== Seçilen Bölüm
Ana dilde eğitim görmek her insanın en temel hakkı olsa da söz konusu eğitim kalitesi çocukların geleceğini etkiliyor. Zira ana dilde eğitim öğrencinin öğrenme, algılama, çözümleme ve kendini ifade etme konusunda daha başarılı olmasını sağlıyor.
Irak Kürdistan Bölgesi Yönetimi’nde (IKBY) resmi dil olan Kürtçenin yanı sıra Türkmence ve Süryanice eğitim veren okullar da var. Bu okullardaki eğitim kalitesi, müfredat ve öğretmen sıkıntıları öğrencinin geleceğini olumsuz yönde etkiliyor.
Selahaddin Üniversitesi Türk Dili ve Edebiyatı Bölümü Öğretim Üyesi Dr. Karwan Şükür, ana dilde eğitim almayan çocuklarda pedagojik sorunlar oluşabileceğini söyledi.
Şükür, “Ana dilde eğitim almayan çocuklar okula başladıklarında hem dersleri hem de o dili aynı anda öğrenmekte zorluk yaşayabiliyor. Ayrıca çocuk kendini rahat ifade edemiyor, kendini ifade edememe durumunda güven kaybı yaşanıyor.” dedi.
TEBA Gazetesi olarak ana dilde eğitimin önemini, çocuğun geleceğine etkisini ve Türkmen okullarında var olan sıkıntıları ele almak üzere Selahaddin Üniversitesi Türk Dili ve Edebiyatı Bölümü Öğretim Üyesi Dr. Karwan Şükür ile bir röportaj gerçekleştirdik.
====
Ana dilde eğitim üzerine olan yazıyı kaldığı yerden sürdürün. Aşağıdaki malzeme başka bir kaynaktan alınmıştır.
== Sağlanan Malzeme
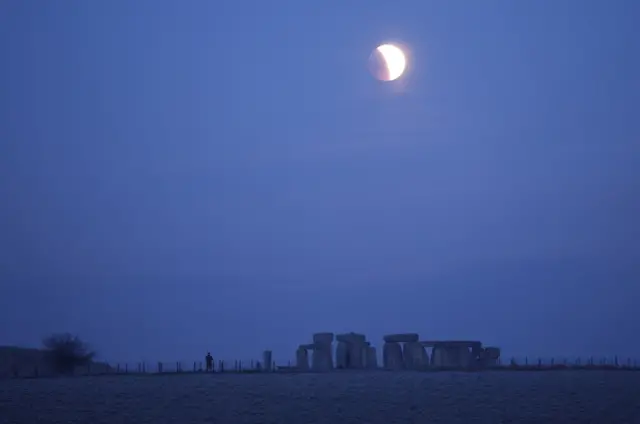 People view di full moon as one section move enta shadow during one lunar eclipse, before day break, for Stonehenge stone circle, near Amesbury, UK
====
Çalışma Çıktısı:
Ana dilde eğitim almak çocuğun eğitim hayatını nasıl etkiler?
Bilindiği üzere dünyada son dönemde ana dile çok önem verilmektedir. Bunun da önemli bazı sonuçları olduğu için Birleşmiş Milletler’de (BM) 194 ülkeden 103’ünün kendi resmi dillerinden başka resmi diller vardır. Yani birden fazla resmi dil vardır. Mesela İsviçre’de birden fazla resmi dil var. Ana dilde eğitim konusuna gelirsek bu konuda çeşitli araştırmalar var. Yapılan geniş araştırmalarda insanların ana dilde eğitim aldığında ne kadar verimli ve üretken olduğu ortaya konulmuştur.
“Çocuklar iki şeyi aynı anda öğrenmek zorunda kalıyor”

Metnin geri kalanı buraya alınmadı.